State ORCIDs for persons whenever possible (i.e. the person has an ORCID)!

Tip

If a person does not have an ORCID, suggest that they should create one!

Somesy will usually correctly understand cases such as:

  1. An ORCID being added to a person (i.e. if it was not present before)
  2. A changed email address (if the name stays the same)
  3. A changed name (if the email address stays the same)
  4. Any other relevant metadata attached to the person

Nevertheless, you should check the changes somesy does before committing them to your repository, especially after you significantly modified your project metadata.

Warning

Note that changing the ORCID will not be recognized, because ORCIDs are assumed to be unique per person.

If you initially have stated an incorrect ORCID for a person and then change it, somesy will think that this is a new person. Therefore, in such a case you will need to fix the ORCID in all configured somesy targets either before running somesy (so somesy will not create new person entries), or after running somesy (to remove the duplicate entries with the incorrect ORCID).

Codemeta

While somesy is modifying existing files for most supported formats, CodeMeta is implemented differently.

In order to avoid redundant work, somesy relies on existing tools to generate codemeta.json files. So when you synchronize the metadata and the codemeta target is enabled, somesy will generate your codemeta.json by:

  • synchronizing metadata to a pyproject.toml or package.json (if enabled)
  • synchronizing metadata to a CITATION.cff (if enabled)
  • running cffconvert and codemetapy to combine both sources into a final codemeta.json

Warning

The codemeta.json is overwritten and regenerated from scratch every time you sync, so do not edit it if you have the codemeta target enabled in somesy!

As codemeta.json is considered a technical "backend-format" derived from other inputs, in most cases you probably do not need or should edit it by hand anyway.

FAQ

Somesy introduces it's own metadata format... isn't this counter-productive?

We don't propose to use somesy as a new "standard". On the contrary, the whole point of somesy is to help maintaining standard-compliant metadata alongside other representations. To do its job, somesy needs to introduce a canonical format to express the metadata it tries to manage for you, because otherwise building such a tool is practically impossible. Should you after some time decide you do not want to use it anymore, nothing is lost - you keep all your CITATION.cff and codemeta.json and pyproject.toml files and can continue to maintain them however you see fit.

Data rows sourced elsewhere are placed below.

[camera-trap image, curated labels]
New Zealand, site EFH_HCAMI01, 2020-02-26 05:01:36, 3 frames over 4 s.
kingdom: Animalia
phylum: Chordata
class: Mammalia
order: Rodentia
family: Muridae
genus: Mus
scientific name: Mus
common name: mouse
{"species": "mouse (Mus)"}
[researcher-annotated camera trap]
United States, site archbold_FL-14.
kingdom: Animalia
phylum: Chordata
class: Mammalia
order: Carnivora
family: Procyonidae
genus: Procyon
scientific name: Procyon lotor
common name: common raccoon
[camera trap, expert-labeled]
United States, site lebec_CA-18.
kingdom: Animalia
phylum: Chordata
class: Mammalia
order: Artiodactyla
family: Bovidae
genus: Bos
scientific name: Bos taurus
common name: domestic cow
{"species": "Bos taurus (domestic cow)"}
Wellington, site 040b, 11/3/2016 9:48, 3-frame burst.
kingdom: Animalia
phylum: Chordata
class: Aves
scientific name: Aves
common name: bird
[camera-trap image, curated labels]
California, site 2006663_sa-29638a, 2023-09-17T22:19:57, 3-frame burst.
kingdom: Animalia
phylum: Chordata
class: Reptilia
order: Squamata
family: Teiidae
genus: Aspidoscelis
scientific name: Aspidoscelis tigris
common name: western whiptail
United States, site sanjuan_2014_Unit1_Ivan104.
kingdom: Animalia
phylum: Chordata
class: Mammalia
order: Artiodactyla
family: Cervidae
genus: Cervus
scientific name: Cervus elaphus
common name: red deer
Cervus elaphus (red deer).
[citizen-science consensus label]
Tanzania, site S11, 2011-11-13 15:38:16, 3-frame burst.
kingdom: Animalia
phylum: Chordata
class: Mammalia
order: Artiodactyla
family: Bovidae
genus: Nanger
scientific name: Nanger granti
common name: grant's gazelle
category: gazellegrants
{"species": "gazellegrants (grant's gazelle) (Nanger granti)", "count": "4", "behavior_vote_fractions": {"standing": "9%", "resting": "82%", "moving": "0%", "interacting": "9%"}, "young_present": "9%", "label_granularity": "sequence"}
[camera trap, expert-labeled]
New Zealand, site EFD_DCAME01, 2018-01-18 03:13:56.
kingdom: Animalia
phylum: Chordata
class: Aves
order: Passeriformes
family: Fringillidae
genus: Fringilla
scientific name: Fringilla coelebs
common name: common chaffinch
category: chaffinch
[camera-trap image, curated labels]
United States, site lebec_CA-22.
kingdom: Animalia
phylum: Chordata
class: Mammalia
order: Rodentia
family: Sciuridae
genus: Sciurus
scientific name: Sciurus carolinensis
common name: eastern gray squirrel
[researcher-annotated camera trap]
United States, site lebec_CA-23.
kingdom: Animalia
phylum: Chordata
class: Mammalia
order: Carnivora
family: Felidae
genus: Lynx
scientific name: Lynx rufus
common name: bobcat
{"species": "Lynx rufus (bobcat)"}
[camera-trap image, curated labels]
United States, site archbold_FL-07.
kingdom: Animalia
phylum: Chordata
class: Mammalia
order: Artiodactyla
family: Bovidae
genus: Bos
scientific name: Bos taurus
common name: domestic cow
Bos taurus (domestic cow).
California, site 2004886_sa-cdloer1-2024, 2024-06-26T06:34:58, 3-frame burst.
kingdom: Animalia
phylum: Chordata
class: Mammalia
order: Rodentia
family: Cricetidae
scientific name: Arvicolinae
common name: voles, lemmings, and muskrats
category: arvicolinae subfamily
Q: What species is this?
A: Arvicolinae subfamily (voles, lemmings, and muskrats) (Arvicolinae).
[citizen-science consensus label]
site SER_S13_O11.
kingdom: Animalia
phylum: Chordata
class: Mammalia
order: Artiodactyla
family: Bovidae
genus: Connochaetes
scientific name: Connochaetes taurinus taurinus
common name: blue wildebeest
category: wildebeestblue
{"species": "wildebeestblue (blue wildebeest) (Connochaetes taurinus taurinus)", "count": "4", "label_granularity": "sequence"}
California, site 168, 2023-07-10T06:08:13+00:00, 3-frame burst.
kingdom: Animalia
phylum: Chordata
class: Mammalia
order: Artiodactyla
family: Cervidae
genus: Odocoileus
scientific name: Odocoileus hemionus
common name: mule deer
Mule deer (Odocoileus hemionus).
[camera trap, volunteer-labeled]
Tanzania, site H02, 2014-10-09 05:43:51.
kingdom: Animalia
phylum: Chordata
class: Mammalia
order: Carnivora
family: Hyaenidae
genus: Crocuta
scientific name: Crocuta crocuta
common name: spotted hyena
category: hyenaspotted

The somesy-specific format is just the nice and convenient interface to make everybody's life easier. Furthermore, nobody needs to care whether, under the hood, you use somesy (or anything like it) or not - they can use the corresponding files they already know to get the information they need. So there is no "risk" involved in adopting somesy, because it does not try to abolish any other formats or standards or becoming such.